Jaromír Neumann, Prague, 2025
Jaromír Neumann, Prague, 2025
photo: Post Bellum

Jaromír Neumann was born on 16 May 1950 in Varnsdorf to Věra and Jaromír Neumann. His mother’s father Otakar Černý was involved in the Czechoslovak Sokol community, was arrested in October 1941, transported to the Small Fortress in Terezín and from there to Auschwitz, where he died in June 1942. His mother’s brother, Oldřich Černý, was involved in the Czech National Social Party, emigrated in 1949 and joined exile activities with the aim of restoring democracy in his native country. Jaromír Neumann lived in Mimoň from 1953. From 1964 to 1968 he studied at the local grammar school. In the summer of 1968 he went to Frankfurt am Main for an exchange visit with evangelical youth. Then he visited his uncle in Geneva for the first time. He returned home with his parents on the eve of the invasion by Warsaw Pact troops. In the autumn of 1968 he entered the Faculty of Mathematics and Physics (Matfyz) of Charles University in Prague.
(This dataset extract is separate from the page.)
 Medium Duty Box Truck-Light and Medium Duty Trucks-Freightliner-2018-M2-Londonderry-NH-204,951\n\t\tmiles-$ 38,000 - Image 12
In the following years he participated in philosophical debates with students of the Comenius Evangelical Divinity Faculty. After school he found employment at the State Research Institute for the Protection of Materials, where he worked until 1990. During the normalisation period, he participated in the Bible classes of the pastor Jaroslav Vetter in Střešovice, where, thanks to Martin Fendrych, he came into contact with dissent and helped with the distribution of banned printed materials. He took part in the demonstration on 17 November 1989 and escaped the intervention of the riot police. At work, he co-founded the Civic Forum and became its spokesman. In 1990, he became involved in the activities of the Civic Democratic Alliance (ODA). In 1992, he was elected chairman of the central congress and vice-chairman of the party. However, he soon left politics. In 2025 he lived in Prague.